**WORK TO COMPLETE:**
1. For the pkg-stats patch message below, decide whether each statement agrees with it: (a) the reworked code fetches latest versions from release-monitoring.org through the aiohttp module; (b) the patch modifies three files; (c) Thomas Petazzoni is credited with suggesting the change. Answer yes or no for each and quote the words of the message that decide it.
2. Reproduce the part of the pkg-stats patch message that opens with the words containing "On 4/08/20 21:52, Thomas" and closes with "insertions(+), 64 deletions(-)".

**QUOTED TEXT:**
====
[Buildroot] [PATCH v2 1/3] support/scripts/pkg-stats: use aiohttp for latest version retrieval

Titouan Christophe titouan.christophe at railnova.eu
Wed Aug 5 20:29:38 UTC 2020


Hello Thomas,

On 4/08/20 21:52, Thomas Petazzoni wrote:
> This commit reworks the code that retrieves the latest upstream
> version of each package from release-monitoring.org using the aiohttp
> module. This makes the implementation much more elegant, and avoids
> the problematic multiprocessing Pool which is causing issues in some
> situations.
> 
> Suggested-by: Titouan Christophe <titouan.christophe at railnova.eu>
> Signed-off-by: Thomas Petazzoni <thomas.petazzoni at bootlin.com>
> ---
>   support/scripts/pkg-stats | 142 +++++++++++++++++++++-----------------
>   1 file changed, 78 insertions(+), 64 deletions(-)
====
**DATASET RECORDS:**
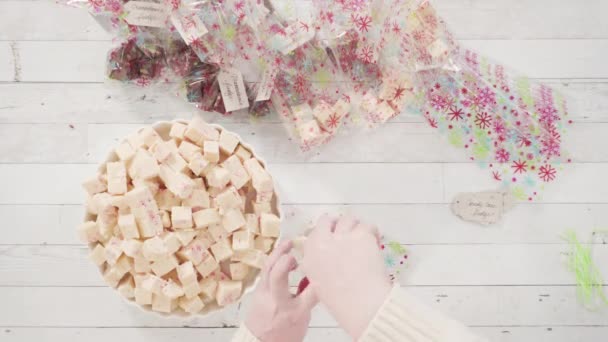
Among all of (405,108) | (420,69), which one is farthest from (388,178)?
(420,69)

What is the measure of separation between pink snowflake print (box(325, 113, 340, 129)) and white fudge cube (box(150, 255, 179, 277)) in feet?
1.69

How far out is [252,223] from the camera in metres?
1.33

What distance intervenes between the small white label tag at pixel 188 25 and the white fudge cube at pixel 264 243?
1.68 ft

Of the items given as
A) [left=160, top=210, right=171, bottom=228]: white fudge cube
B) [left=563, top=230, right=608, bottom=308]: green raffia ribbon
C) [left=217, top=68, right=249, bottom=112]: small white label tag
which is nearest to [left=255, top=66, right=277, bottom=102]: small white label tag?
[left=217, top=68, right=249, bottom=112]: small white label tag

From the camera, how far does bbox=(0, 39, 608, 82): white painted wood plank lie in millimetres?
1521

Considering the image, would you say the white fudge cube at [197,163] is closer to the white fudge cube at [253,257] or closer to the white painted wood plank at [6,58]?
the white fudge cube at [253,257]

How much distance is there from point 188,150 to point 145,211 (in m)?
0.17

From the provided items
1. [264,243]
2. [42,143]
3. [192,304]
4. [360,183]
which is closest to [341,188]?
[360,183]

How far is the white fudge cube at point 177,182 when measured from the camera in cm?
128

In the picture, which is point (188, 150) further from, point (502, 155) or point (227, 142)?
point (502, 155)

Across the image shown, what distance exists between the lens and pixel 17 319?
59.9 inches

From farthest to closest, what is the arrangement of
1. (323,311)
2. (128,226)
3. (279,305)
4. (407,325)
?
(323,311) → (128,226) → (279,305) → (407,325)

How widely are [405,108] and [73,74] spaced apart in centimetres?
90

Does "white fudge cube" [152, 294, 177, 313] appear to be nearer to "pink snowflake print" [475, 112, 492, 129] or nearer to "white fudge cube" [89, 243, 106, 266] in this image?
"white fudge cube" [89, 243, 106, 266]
====
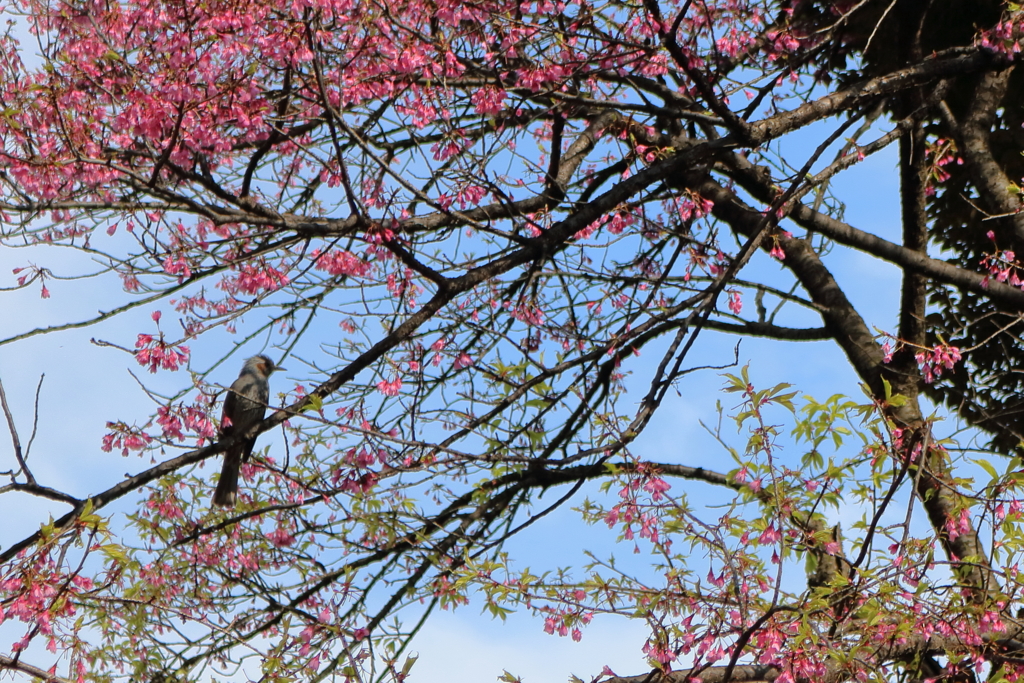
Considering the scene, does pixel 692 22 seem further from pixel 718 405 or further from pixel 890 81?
====
**ANSWER SET:**
1.
(a) Yes: "release-monitoring.org using the aiohttp"
(b) No: "1 file changed"
(c) No: "Suggested-by: Titouan Christophe"

2.
On 4/08/20 21:52, Thomas Petazzoni wrote:
> This commit reworks the code that retrieves the latest upstream
> version of each package from release-monitoring.org using the aiohttp
> module. This makes the implementation much more elegant, and avoids
> the problematic multiprocessing Pool which is causing issues in some
> situations.
> 
> Suggested-by: Titouan Christophe <titouan.christophe at railnova.eu>
> Signed-off-by: Thomas Petazzoni <thomas.petazzoni at bootlin.com>
> ---
>   support/scripts/pkg-stats | 142 +++++++++++++++++++++-----------------
>   1 file changed, 78 insertions(+), 64 deletions(-)